> _PROVIDED ENTRIES_

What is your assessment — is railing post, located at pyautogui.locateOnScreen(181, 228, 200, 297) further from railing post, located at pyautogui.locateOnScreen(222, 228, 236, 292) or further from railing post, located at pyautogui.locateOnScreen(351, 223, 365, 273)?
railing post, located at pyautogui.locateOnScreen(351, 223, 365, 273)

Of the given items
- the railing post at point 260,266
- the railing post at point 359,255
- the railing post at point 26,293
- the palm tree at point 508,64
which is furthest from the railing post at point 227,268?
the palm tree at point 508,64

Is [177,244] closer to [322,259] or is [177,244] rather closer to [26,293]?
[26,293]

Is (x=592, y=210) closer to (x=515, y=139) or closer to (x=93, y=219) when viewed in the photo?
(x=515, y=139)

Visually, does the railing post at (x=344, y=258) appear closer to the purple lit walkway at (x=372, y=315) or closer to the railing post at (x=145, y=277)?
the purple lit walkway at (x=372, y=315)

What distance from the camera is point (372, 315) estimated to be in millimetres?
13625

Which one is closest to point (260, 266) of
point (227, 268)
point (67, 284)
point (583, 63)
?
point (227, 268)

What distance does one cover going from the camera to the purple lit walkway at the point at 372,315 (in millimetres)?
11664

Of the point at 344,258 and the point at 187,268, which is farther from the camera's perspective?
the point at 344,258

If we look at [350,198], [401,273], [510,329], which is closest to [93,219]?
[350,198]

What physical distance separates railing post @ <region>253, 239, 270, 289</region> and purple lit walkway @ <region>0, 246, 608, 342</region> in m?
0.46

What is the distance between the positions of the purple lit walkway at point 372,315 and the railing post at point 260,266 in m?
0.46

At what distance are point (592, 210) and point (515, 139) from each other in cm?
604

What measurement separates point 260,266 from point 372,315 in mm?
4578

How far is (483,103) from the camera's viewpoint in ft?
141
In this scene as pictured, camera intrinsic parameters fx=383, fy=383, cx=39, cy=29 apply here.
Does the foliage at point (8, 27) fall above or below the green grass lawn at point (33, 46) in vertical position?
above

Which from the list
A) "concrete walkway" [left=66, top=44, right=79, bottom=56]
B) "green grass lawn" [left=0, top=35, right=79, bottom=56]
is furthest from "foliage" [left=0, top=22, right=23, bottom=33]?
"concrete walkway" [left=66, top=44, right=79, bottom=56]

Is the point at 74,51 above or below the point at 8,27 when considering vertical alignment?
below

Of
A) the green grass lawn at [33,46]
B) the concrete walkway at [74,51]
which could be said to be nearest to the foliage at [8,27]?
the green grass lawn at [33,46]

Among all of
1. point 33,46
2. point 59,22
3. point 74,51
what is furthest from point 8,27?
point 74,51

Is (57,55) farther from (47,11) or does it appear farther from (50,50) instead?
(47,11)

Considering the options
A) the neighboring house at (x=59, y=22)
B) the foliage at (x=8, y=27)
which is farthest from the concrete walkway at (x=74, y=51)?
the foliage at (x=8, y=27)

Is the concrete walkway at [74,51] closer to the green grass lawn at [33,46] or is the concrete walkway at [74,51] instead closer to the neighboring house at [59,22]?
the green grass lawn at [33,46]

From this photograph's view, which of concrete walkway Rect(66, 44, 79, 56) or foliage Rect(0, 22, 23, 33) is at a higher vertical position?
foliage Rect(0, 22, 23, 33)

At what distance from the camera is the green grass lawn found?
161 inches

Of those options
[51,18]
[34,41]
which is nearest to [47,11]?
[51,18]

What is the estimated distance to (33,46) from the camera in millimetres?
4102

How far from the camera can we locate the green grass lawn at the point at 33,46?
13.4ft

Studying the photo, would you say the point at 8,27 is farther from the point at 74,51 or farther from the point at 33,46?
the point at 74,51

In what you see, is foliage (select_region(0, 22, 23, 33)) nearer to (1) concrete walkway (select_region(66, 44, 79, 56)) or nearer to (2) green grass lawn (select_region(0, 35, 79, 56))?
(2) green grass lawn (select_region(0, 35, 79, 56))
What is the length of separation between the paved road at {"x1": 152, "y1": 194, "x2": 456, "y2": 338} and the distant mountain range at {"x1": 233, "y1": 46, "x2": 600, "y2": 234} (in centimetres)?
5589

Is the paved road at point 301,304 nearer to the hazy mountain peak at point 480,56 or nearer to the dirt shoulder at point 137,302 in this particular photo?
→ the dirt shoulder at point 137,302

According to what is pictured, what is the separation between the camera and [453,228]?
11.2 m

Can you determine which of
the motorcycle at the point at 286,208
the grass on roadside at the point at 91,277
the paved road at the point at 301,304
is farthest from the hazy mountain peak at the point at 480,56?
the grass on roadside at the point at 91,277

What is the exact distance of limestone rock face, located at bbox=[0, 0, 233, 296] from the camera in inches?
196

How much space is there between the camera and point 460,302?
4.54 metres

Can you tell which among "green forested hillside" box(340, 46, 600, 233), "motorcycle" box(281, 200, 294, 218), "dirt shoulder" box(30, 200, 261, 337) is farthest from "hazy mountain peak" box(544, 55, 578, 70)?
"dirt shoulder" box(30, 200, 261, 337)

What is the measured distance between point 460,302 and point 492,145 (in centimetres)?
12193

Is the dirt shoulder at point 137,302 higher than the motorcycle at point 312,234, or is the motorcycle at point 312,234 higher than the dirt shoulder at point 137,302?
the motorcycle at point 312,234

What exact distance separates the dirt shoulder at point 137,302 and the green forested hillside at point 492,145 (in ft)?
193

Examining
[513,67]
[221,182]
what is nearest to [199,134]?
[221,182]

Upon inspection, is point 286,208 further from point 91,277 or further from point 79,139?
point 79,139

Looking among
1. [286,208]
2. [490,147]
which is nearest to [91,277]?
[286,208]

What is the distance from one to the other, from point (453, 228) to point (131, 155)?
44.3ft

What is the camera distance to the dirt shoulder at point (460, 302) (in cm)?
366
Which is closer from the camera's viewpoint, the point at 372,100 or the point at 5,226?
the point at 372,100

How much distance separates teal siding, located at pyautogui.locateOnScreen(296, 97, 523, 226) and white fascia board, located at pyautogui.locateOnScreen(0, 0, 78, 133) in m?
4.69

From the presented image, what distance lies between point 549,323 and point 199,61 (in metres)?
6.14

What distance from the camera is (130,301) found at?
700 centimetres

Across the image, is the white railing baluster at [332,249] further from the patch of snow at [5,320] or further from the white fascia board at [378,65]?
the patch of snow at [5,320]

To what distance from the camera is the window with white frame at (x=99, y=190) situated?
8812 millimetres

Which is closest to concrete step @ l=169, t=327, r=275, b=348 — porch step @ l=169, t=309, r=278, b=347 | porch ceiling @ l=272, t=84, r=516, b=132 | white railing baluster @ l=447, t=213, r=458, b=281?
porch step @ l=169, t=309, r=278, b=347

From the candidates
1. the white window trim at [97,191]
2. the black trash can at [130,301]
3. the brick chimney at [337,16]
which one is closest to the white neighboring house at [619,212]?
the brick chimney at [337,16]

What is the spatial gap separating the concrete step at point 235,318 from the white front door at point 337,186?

> _WHAT YOU NEED TO DO_
Write every entry out again exactly.

> _OUTPUT OF THE EXERCISE_
What is your assessment — is railing post, located at pyautogui.locateOnScreen(181, 228, 200, 297) further from railing post, located at pyautogui.locateOnScreen(222, 228, 236, 292) or further from railing post, located at pyautogui.locateOnScreen(351, 223, 365, 273)?
railing post, located at pyautogui.locateOnScreen(351, 223, 365, 273)

Of the given items
- the railing post at point 260,266
- the railing post at point 359,255
- the railing post at point 26,293
- the palm tree at point 508,64
which is furthest from the railing post at point 227,268?
the palm tree at point 508,64

Is [177,244] closer to [322,259] or is [177,244] rather closer to [26,293]?
[26,293]

Is (x=592, y=210) closer to (x=515, y=139) or closer to (x=93, y=219) when viewed in the photo?
(x=515, y=139)

Visually, does the railing post at (x=344, y=258) appear closer to the purple lit walkway at (x=372, y=315) or closer to the railing post at (x=145, y=277)?
the purple lit walkway at (x=372, y=315)

What distance from the camera is point (372, 315) estimated to be in millimetres?
13625

Which one is closest to point (260, 266) of
point (227, 268)
point (67, 284)
point (583, 63)
?
point (227, 268)

What distance does one cover going from the camera to the purple lit walkway at the point at 372,315 (in millimetres)?
11664

Of the point at 344,258 and the point at 187,268, which is farther from the camera's perspective?
the point at 344,258

If we look at [350,198], [401,273], [510,329], which is closest to [93,219]?
[350,198]

What physical distance separates railing post @ <region>253, 239, 270, 289</region> and purple lit walkway @ <region>0, 246, 608, 342</region> in m?
0.46

What is the distance between the positions of the purple lit walkway at point 372,315 and the railing post at point 260,266 in m?
0.46

At what distance are point (592, 210) and point (515, 139) from each other in cm?
604

What measurement separates point 260,266 from point 372,315 in mm?
4578

How far is (483,103) from the camera's viewpoint in ft?
141
In this scene as pictured, camera intrinsic parameters fx=383, fy=383, cx=39, cy=29 apply here.
Does the foliage at point (8, 27) fall above or below the green grass lawn at point (33, 46) in vertical position?
above

Which from the list
A) "concrete walkway" [left=66, top=44, right=79, bottom=56]
B) "green grass lawn" [left=0, top=35, right=79, bottom=56]
is furthest from "foliage" [left=0, top=22, right=23, bottom=33]?
"concrete walkway" [left=66, top=44, right=79, bottom=56]

Is the point at 74,51 above or below the point at 8,27 when considering vertical alignment?
below

Of
A) the green grass lawn at [33,46]
B) the concrete walkway at [74,51]
which could be said to be nearest to the foliage at [8,27]?
the green grass lawn at [33,46]

Among all of
1. point 33,46
2. point 59,22
3. point 74,51
what is furthest from point 8,27?
point 74,51

Is (57,55) farther from (47,11) or does it appear farther from (50,50) instead?
(47,11)

Considering the options
A) the neighboring house at (x=59, y=22)
B) the foliage at (x=8, y=27)
which is farthest from the concrete walkway at (x=74, y=51)?
the foliage at (x=8, y=27)

Is the concrete walkway at [74,51] closer to the green grass lawn at [33,46] or is the concrete walkway at [74,51] instead closer to the neighboring house at [59,22]?
the green grass lawn at [33,46]

From this photograph's view, which of concrete walkway Rect(66, 44, 79, 56) or foliage Rect(0, 22, 23, 33) is at a higher vertical position?
foliage Rect(0, 22, 23, 33)

At what distance from the camera is the green grass lawn found?
161 inches

Of those options
[51,18]
[34,41]
which is nearest to [47,11]?
[51,18]

What is the estimated distance to (33,46) from the camera in millimetres?
4102

How far from the camera can we locate the green grass lawn at the point at 33,46?
13.4ft

Studying the photo, would you say the point at 8,27 is farther from the point at 74,51 or farther from the point at 33,46?
the point at 74,51

In what you see, is foliage (select_region(0, 22, 23, 33)) nearer to (1) concrete walkway (select_region(66, 44, 79, 56)) or nearer to (2) green grass lawn (select_region(0, 35, 79, 56))?
(2) green grass lawn (select_region(0, 35, 79, 56))
What is the length of separation between the paved road at {"x1": 152, "y1": 194, "x2": 456, "y2": 338} and the distant mountain range at {"x1": 233, "y1": 46, "x2": 600, "y2": 234} (in centimetres)?
5589

Is the paved road at point 301,304 nearer to the hazy mountain peak at point 480,56 or nearer to the dirt shoulder at point 137,302 in this particular photo?
→ the dirt shoulder at point 137,302

According to what is pictured, what is the separation between the camera and [453,228]?
11.2 m

Can you determine which of
the motorcycle at the point at 286,208
the grass on roadside at the point at 91,277
the paved road at the point at 301,304
is farthest from the hazy mountain peak at the point at 480,56?
the grass on roadside at the point at 91,277

What is the exact distance of limestone rock face, located at bbox=[0, 0, 233, 296] from the camera in inches?
196

How much space is there between the camera and point 460,302?
4.54 metres

Can you tell which among "green forested hillside" box(340, 46, 600, 233), "motorcycle" box(281, 200, 294, 218), "dirt shoulder" box(30, 200, 261, 337) is farthest from "hazy mountain peak" box(544, 55, 578, 70)?
"dirt shoulder" box(30, 200, 261, 337)

What is the measured distance between point 460,302 and point 492,145 (in centimetres)?
12193

Is the dirt shoulder at point 137,302 higher than the motorcycle at point 312,234, or is the motorcycle at point 312,234 higher than the dirt shoulder at point 137,302?
the motorcycle at point 312,234

What exact distance separates the dirt shoulder at point 137,302 and the green forested hillside at point 492,145 (in ft)?
193

Examining
[513,67]
[221,182]
what is nearest to [199,134]?
[221,182]

Upon inspection, is point 286,208 further from point 91,277 or further from point 79,139?
point 79,139

Looking among
1. [286,208]
2. [490,147]
which is nearest to [91,277]?
[286,208]

What is the distance from one to the other, from point (453, 228) to point (131, 155)?
44.3ft

What is the camera distance to the dirt shoulder at point (460, 302) (in cm)?
366
Which is closer from the camera's viewpoint, the point at 372,100 or the point at 5,226?
the point at 372,100

How much distance separates teal siding, located at pyautogui.locateOnScreen(296, 97, 523, 226) and white fascia board, located at pyautogui.locateOnScreen(0, 0, 78, 133) in m?
4.69

From the presented image, what distance lies between point 549,323 and point 199,61 (in metres)?
6.14

What distance from the camera is (130,301) found at?
700 centimetres

Across the image, is the white railing baluster at [332,249] further from the patch of snow at [5,320] or further from the white fascia board at [378,65]?
the patch of snow at [5,320]

To what distance from the camera is the window with white frame at (x=99, y=190) situated?
8812 millimetres

Which is closest to concrete step @ l=169, t=327, r=275, b=348 — porch step @ l=169, t=309, r=278, b=347 | porch ceiling @ l=272, t=84, r=516, b=132 | white railing baluster @ l=447, t=213, r=458, b=281?
porch step @ l=169, t=309, r=278, b=347

From the candidates
1. the white window trim at [97,191]
2. the black trash can at [130,301]
3. the brick chimney at [337,16]
which one is closest to the white neighboring house at [619,212]?
the brick chimney at [337,16]

What is the spatial gap separating the concrete step at point 235,318 from the white front door at point 337,186?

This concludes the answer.